C++ does not allow calling member functions of null object. Objects need identity and that can not be stored to null pointer. What would happen if member function would read or write a field of a object referenced by null pointer?
It sounds like you could use null object pattern in your code to create wanted result.
Null pointer is recognised a problematic entity in object oriented languages because in most languages it is not a object. This creates a need for code that specifically handles the case something being null. While checking for special null pointer is the norm. There are other approaches. Smalltalk actually has a NullObject which has methods its own methods. As all objects it can also be extended. Go programming language does allow calling struct member functions for something that is nil (which sounds like something required in the question).

this might be null too if you delete this (which is possible but not recommended)

Does taking address of member variable through a null pointer yield undefined behavior?

The following code (or its equivalent which uses explicit casts of null literal to get rid of temporary variable) is often used to calculate the offset of a specific member variable within a class or struct:
class Class {
public:
int first;
int second;
};
Class* ptr = 0;
size_t offset = reinterpret_cast<char*>(&ptr->second) -
reinterpret_cast<char*>(ptr);
&ptr->second looks like it is equivalent to the following:
&(ptr->second)
which in turn is equivalent to
&((*ptr).second)
which dereferences an object instance pointer and yields undefined behavior for null pointers.
So is the original fine or does it yield UB?
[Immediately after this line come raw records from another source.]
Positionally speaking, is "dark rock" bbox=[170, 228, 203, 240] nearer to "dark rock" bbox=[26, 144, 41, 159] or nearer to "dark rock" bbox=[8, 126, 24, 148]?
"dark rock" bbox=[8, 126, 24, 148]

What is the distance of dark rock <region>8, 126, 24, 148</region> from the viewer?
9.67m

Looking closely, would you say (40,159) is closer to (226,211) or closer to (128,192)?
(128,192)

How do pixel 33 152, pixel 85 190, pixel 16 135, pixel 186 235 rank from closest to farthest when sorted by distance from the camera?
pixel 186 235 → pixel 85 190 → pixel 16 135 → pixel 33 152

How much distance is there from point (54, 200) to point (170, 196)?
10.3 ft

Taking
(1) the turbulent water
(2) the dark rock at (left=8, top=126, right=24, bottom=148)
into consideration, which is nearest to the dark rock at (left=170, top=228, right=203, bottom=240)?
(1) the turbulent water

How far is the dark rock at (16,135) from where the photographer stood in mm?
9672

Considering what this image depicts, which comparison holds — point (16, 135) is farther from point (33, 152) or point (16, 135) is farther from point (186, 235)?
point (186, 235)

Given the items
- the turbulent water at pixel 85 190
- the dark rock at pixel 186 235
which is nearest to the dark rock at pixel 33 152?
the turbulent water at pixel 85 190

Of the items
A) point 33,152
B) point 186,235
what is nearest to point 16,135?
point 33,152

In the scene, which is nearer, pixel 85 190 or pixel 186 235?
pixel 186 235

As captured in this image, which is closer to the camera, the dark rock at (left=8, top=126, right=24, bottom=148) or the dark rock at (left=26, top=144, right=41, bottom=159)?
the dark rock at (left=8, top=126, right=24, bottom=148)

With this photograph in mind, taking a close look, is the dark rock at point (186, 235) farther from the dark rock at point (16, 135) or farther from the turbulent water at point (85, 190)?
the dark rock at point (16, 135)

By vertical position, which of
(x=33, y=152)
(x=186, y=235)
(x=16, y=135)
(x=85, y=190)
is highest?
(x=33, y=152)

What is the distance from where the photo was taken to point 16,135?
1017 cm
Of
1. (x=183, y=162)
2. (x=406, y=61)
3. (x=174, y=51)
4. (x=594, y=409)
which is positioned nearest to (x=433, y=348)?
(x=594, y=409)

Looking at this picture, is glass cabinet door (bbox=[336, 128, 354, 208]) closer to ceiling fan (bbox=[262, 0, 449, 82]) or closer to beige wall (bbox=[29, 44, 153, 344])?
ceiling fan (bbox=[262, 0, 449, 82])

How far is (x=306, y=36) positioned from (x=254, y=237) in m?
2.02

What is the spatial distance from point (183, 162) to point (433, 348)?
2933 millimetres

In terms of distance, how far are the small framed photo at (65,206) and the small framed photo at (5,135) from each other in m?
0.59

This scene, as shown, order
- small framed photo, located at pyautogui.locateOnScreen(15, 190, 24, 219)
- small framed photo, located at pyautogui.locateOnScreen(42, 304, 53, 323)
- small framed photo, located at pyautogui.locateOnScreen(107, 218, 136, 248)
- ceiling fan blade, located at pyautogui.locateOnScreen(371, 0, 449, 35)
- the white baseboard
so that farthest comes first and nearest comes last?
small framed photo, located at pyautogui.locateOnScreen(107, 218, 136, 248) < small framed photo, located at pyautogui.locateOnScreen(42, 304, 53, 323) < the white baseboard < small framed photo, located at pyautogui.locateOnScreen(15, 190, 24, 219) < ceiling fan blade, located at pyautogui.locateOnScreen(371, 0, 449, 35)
Despite the fact that it does nothing, char* foo = 0; *foo; is could be undefined behavior.
Dereferencing a null pointer is could be undefined behavior. And yes , ptr->foo is equivalent to (*ptr).foo, and *ptr dereferences a null pointer.
There is currently an open issue in the working groups about if *(char*)0 is undefined behavior if you don't read or write to it. Parts of the standard imply it is, other parts imply it is not. The current notes there seem to lean towards making it defined.
Now, this is in theory. How about in practice?
Under most compilers, this works because no checks are done at dereferencing time: memory around where null pointer point to is guarded against access, and the above expression simply takes an address of something around null, it does not read or write the value there.
This is why cpp reference offsetof lists pretty much that trick as a possible implementation. The fact that some (many? most? every one I've checked?) compilers implement offsetof in a similar or equivalent manner does not mean that the behavior is well defined under the C++ standard.
However, given the ambiguity, compilers are free to add checks at every instruction that dereferences a pointer, and execute arbitrary code (fail fast error reporting, for example) if null is indeed dereferenced. Such instrumentation might even be useful to find bugs where they occur, instead of where the symptom occurs. And on systems where there is writable memory near 0 such instrumentation could be key (pre-OSX MacOS had some writable memory that controlled system functions near 0).
Such compilers could still write offsetof that way, and introduce pragmas or the like to block the instrumentation in the generated code. Or they could switch to an intrinsic.
Going a step further, C++ leaves lots of latitude on how non-standard-layout data is arranged. In theory, classes could be implemented as rather complex data structures and not the nearly standard-layout structures we have grown to expect, and the code would still be valid C++. Accessing member variables to non-standard-layout types and taking their address could be problematic: I do not know if there is any guarantee that the offset of a member variable in a non-standard layout type does not change between instances!
Finally, some compilers have aggressive optimization settings that find code that executes undefined behavior (at least under certain branches or conditions), and uses that to mark that branch as unreachable. If it is decided that null dereference is undefined behavior, this could be a problem. A classic example is gcc's aggressive signed integer overflow branch eliminator. If the standard dictates something is undefined behavior, the compiler is free to consider that branch unreachable. If the null dereference is not behind a branch in a function, the compiler is free to declare all code that calls that function to be unreachable, and recurse.
And it would be free to do this in not the current, but the next version of your compiler.
Writing code that is standards-valid is not just about writing code that compiles today cleanly. While the degree to which dereferencing and not using a null pointer is defined is currently ambiguous, relying on something that is only ambiguously defined is risky.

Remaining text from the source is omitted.